When God’s Word comes into the situation, our perspective is altered – forever. For those who have never used Lectio Divina as a tool for Bible meditation, it’s fairly simple. The text is read 4 times, with periods of prayer, contemplation, and mostly listening to the Lord between those readings. As I took notes during that hour, some concepts and rather surprising ideas began to take shape and I want to share them with you.

The first read through took me to the usual verses and phrases; we will not fear, be still and know that I am God … I was expecting that. But then, with the 2nd and 3rd readings, I was shocked by what stood out; ... nations are in up-roar and ... the desolations He has brought upon the earth. Suddenly, it appeared that His purposes are served in these times. I won’t go so far as to say God created this crisis, but He certainly isn’t going to waste it. There are things to learn and spiritual growth to be had! Now I’m excited. This doesn’t have to be a time to just endure, but instead it can be a time when God speaks and gives us new strength and purpose.

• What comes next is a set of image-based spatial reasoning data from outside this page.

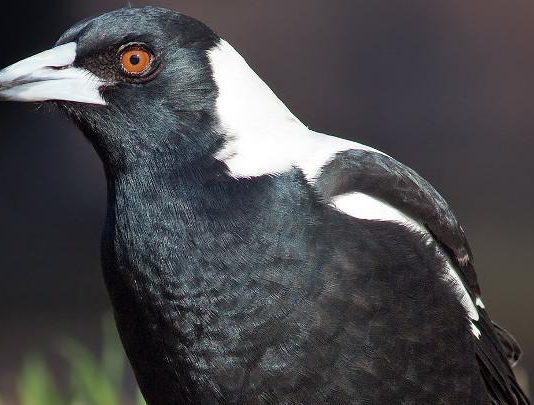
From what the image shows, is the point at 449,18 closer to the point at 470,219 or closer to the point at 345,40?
the point at 345,40

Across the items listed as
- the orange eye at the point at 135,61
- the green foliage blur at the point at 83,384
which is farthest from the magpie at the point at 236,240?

In the last time through the reading, we look for our “marching orders.” What am I to do about what I’ve read and where God has led me? Several things came to mind:

  1. It’s time to use the tools we’ve already been given to meet this crisis – and there are already many!
  2. We have the gift of tapping into God’s creativity. He is magnificently creative and shares that trait with us on many levels.
  3. Suddenly, when all around us seem to be losing their minds, we have the chance to be calm and share our trust in God.
  4. We get to watch God’s mighty hand unfold His will in this difficult time.
  5. Now we remain vigilantly obedient to the impulse to pray for those around us.

 Let me also take a moment to point to that most famous verse in Psalm 46 – verse 10.
Be still and know that I am God. Upon just a little investigation, I learned that the Hebrew word there for “Be still” is more closely translated as “Enough!” or “Stop”. One is put in mind of a parent having reached the end of their endurance for the crazy that is child rearing and they yell "Enough!" Maybe, as we feel the fear or panic settle in we would be better off to just stop!

Finally, one of the others in the group reminded us of a verse from Psalm 75 which says, When the earth and all its people quake, it is I who hold its pillars firm. That is just the best! The world seems to be shaking under our feet, but God is still God, remaining in firm control of it all. He tells our panic "enough" and our spirits grow quiet.